## The task
Counting case-sensitively, how many lines of the data below contain the word "separates"? Give only the number.

## Input records
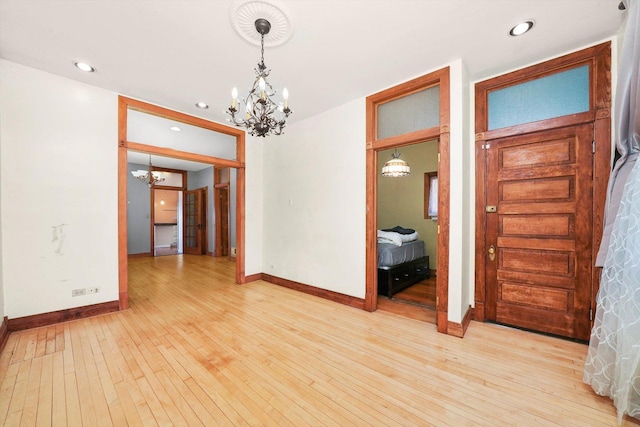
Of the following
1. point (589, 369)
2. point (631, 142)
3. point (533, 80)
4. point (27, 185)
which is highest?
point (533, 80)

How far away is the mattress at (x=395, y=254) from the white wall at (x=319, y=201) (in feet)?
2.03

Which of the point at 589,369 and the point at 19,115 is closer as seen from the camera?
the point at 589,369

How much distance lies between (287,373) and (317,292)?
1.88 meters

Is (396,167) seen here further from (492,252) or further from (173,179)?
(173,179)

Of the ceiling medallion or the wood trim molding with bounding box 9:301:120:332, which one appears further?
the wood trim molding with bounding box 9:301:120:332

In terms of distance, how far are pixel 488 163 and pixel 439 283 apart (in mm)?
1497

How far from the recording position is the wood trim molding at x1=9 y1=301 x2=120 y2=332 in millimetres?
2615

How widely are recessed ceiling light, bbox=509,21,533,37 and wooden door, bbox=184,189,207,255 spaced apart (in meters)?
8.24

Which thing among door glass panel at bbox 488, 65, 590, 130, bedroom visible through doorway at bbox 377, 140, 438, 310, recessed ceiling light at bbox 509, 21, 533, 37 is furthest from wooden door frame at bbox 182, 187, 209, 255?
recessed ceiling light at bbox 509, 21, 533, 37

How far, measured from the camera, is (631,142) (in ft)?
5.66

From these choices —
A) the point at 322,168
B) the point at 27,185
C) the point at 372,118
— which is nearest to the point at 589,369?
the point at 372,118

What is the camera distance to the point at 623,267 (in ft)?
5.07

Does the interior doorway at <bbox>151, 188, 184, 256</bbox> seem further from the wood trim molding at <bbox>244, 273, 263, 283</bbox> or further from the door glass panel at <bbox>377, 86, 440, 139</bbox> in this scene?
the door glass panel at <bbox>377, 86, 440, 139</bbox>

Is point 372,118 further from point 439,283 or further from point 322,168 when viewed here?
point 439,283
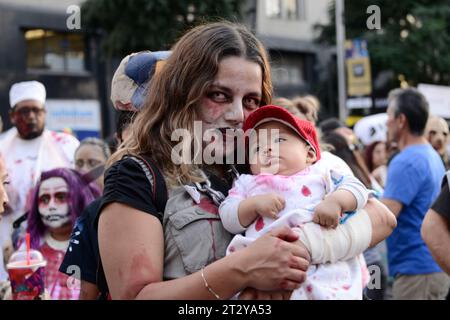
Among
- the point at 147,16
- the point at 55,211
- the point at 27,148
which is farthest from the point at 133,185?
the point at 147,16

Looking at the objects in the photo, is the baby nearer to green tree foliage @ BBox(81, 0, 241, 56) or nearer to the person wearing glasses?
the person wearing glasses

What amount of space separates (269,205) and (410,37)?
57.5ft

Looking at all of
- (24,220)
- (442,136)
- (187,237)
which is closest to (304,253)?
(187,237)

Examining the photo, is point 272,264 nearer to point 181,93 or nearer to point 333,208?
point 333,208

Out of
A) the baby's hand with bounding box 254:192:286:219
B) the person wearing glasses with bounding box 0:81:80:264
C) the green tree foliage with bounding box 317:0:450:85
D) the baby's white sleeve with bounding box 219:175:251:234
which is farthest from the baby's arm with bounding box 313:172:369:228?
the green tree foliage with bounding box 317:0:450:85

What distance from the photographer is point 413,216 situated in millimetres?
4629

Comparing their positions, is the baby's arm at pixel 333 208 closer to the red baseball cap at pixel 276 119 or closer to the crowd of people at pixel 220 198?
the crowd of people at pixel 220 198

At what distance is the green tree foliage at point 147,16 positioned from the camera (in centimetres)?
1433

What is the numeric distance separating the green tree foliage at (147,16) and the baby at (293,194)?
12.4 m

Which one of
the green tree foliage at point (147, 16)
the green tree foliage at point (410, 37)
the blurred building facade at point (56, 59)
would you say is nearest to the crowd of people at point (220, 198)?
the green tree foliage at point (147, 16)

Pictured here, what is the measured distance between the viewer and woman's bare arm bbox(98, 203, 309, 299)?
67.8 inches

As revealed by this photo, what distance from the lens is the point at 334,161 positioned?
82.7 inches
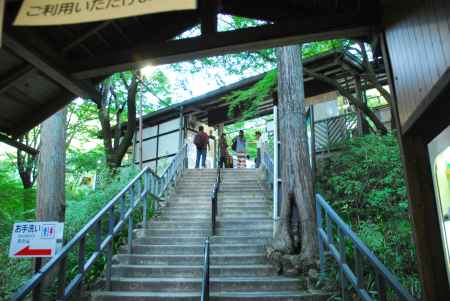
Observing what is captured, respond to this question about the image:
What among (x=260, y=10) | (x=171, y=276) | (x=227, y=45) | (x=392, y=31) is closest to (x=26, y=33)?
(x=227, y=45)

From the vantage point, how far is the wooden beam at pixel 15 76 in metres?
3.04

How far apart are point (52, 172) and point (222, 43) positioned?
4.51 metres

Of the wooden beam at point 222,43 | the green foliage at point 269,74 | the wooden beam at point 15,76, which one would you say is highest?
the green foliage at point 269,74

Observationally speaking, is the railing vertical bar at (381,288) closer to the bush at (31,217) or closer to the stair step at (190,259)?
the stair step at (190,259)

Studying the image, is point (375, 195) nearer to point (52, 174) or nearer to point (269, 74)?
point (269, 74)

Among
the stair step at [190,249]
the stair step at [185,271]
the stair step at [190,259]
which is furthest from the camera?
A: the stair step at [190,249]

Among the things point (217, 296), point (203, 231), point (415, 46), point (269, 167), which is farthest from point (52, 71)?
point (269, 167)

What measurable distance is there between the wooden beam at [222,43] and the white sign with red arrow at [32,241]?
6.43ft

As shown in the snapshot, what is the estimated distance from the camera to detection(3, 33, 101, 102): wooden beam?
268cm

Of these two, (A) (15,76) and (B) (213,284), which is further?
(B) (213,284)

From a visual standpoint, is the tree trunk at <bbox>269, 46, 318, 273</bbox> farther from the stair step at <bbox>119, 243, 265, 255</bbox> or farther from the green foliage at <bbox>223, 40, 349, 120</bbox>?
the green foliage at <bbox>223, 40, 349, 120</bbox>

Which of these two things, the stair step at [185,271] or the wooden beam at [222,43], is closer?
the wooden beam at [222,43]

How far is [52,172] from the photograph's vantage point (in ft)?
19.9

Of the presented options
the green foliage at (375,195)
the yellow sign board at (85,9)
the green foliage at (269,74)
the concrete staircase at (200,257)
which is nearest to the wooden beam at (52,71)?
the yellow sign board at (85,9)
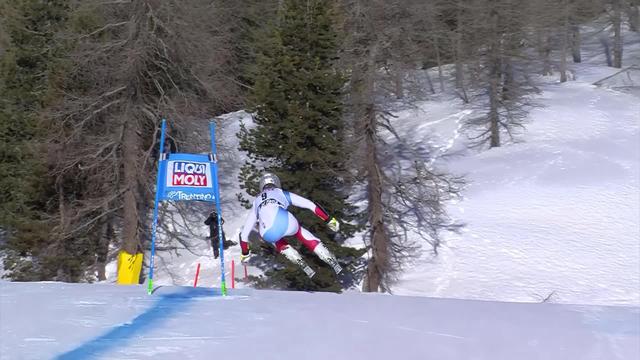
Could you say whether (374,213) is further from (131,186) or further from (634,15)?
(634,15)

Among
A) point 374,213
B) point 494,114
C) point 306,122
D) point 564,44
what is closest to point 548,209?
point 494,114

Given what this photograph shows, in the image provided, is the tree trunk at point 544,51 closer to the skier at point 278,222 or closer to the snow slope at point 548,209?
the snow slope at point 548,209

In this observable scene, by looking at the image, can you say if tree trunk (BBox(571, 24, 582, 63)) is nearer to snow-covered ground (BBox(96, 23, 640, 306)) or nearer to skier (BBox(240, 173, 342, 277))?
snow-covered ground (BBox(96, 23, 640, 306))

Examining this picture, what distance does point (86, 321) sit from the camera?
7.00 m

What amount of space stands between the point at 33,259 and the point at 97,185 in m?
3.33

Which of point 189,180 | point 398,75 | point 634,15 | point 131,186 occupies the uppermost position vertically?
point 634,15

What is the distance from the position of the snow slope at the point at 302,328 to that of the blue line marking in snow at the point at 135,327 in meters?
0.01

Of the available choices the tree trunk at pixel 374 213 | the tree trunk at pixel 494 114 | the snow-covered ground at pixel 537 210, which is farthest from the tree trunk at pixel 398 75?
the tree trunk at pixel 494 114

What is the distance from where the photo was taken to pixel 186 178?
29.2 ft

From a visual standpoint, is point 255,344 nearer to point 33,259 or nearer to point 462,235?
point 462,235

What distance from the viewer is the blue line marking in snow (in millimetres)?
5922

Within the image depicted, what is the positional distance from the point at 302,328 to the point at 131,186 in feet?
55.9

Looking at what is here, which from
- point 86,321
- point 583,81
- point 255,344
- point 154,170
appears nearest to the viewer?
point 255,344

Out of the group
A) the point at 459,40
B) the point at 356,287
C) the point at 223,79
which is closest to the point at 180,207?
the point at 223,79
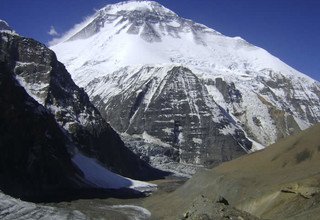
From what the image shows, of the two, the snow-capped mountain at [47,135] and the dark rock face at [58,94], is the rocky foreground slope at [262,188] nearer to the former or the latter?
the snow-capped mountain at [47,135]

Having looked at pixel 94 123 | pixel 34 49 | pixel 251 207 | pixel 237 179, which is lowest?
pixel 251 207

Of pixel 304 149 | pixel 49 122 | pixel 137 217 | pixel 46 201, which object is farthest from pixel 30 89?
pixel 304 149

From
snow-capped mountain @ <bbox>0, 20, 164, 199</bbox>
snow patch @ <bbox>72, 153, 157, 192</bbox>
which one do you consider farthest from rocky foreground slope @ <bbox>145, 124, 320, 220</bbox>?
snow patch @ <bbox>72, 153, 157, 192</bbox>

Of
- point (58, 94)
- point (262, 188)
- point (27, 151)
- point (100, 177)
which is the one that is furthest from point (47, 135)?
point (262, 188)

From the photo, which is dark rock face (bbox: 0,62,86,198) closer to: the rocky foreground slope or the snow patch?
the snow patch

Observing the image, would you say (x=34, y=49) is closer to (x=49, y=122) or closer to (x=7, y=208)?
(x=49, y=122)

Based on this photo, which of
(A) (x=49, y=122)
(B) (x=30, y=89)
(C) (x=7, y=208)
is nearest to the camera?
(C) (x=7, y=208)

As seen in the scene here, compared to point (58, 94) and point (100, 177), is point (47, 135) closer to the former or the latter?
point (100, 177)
...
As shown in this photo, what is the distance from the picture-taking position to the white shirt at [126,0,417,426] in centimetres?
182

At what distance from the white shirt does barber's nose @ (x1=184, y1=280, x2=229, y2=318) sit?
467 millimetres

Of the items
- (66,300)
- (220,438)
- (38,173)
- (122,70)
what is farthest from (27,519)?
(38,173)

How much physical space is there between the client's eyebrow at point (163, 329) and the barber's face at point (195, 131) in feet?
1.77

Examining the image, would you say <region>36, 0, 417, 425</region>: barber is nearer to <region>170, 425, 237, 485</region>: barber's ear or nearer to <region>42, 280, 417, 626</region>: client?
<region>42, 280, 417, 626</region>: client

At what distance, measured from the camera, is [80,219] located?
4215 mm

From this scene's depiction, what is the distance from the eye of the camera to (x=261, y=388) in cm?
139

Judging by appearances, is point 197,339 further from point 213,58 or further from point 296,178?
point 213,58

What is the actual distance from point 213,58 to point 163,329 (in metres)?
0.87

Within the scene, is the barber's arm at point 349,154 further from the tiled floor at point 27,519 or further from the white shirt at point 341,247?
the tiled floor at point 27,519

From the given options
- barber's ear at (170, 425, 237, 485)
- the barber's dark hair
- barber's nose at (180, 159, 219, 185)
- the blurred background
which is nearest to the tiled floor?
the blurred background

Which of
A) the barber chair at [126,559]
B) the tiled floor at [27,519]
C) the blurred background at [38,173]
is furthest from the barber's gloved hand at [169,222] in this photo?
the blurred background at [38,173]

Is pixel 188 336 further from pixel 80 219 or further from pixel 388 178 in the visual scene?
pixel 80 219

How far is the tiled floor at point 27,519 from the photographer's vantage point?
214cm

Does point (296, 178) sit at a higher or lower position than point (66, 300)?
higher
---
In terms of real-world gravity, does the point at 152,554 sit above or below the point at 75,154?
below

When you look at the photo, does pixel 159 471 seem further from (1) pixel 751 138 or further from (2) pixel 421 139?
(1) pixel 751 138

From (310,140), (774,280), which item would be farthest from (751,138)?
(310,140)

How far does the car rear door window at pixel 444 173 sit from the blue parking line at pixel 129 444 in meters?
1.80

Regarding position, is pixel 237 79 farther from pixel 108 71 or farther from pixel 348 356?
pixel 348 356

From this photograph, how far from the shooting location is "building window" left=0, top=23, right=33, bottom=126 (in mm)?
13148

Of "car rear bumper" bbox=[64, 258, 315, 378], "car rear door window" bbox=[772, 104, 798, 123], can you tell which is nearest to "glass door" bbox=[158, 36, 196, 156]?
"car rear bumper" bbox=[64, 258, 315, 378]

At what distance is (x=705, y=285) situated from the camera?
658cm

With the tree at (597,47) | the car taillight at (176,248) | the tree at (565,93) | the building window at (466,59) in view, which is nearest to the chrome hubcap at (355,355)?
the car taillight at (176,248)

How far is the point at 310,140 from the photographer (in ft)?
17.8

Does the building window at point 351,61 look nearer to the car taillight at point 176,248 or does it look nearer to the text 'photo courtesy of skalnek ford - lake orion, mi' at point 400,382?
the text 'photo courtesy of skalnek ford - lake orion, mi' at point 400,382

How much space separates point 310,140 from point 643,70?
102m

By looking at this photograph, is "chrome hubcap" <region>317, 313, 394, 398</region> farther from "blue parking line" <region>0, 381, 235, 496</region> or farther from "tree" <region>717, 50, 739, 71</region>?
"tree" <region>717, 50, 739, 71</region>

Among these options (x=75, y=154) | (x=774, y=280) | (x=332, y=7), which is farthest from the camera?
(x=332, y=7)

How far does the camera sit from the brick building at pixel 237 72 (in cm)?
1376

## Output for this task
2